Reforming China's State-Owned Enterprises
A visiting scholar discusses whether China’s corporate reforms are for real.
By PAUL WACHTER
April 15, 2008 (NEW YORK) -- Visiting Scholar Ding Ding, Professor and Associate Dean of China’s University of International Business and Economics, reviewed the past several decades of reform in China’s Company Law and regulation of State-owned enterprises in a lunch presentation to students and faculty on Tuesday, April 15.
In 1993, China issued its first Company Law, a series of rules and regulations that sought to guide the country in its transition from a rigid state-run economy. While there have been subsequent revisions, “some believe that the law continues to protect state-owned enterprises,” Ding said. Many of these state-owned companies are huge and unwieldy — Sinopec, a petrochemical company, employs more than 1 million — and China has struggled with how best to modernize them.

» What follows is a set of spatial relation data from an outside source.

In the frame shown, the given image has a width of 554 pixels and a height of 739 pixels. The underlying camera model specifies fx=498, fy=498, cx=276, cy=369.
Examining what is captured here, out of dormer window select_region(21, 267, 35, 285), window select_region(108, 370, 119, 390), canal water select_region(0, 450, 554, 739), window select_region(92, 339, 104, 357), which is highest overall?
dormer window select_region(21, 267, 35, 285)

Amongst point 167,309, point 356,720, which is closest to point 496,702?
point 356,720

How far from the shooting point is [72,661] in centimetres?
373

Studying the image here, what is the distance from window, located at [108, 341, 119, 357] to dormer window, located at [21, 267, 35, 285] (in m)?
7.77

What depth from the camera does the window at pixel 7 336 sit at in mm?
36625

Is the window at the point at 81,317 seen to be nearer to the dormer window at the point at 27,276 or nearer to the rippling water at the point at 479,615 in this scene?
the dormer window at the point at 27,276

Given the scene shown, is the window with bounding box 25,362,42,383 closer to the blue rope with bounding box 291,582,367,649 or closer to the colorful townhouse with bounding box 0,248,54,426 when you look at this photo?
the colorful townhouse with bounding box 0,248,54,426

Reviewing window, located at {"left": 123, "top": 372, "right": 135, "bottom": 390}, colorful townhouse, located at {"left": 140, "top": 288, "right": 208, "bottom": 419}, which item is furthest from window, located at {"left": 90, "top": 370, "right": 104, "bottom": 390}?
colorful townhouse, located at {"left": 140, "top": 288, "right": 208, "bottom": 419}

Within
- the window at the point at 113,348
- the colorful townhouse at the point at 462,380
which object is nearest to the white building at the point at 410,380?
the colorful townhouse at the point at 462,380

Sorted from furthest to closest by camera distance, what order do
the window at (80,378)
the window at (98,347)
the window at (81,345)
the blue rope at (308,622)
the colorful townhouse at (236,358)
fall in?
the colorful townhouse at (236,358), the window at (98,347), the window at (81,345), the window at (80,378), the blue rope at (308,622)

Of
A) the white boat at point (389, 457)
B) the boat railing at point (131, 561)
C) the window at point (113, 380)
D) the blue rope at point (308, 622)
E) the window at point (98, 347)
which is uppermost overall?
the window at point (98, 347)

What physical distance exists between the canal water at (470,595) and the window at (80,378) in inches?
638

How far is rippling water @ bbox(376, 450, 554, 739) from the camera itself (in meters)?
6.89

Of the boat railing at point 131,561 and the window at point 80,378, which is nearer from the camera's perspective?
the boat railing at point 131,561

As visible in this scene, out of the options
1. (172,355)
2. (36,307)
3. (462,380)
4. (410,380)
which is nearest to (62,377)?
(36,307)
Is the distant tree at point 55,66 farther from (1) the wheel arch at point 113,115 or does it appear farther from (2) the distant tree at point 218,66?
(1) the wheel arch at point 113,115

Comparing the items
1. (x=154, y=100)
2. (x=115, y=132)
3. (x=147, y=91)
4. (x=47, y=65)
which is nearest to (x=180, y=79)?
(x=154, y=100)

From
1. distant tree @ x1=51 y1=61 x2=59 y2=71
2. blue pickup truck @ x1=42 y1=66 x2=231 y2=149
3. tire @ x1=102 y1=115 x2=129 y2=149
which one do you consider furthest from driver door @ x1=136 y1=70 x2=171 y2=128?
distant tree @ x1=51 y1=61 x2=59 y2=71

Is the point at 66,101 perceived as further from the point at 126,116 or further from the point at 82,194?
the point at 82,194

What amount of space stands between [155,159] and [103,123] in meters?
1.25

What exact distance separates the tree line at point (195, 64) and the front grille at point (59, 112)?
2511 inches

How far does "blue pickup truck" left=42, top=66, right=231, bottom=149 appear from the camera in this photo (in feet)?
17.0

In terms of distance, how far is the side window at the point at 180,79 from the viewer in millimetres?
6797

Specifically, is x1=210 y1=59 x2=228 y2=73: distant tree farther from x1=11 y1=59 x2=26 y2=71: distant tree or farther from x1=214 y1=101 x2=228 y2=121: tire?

Ding looked at one recent example of reform, whereby the government has tasked “outside directors” with overseeing the performance of state-owned enterprises. These directors evaluate management, determine compensation and make hiring and firing decisions. But it remains unclear just how independent these outside directors are. “It’s too early to evaluate if these outside directors are effective,” she said.
Ding’s presentation was part of a series of guest lectures hosted by the Law School’s Center for Chinese Legal Studies.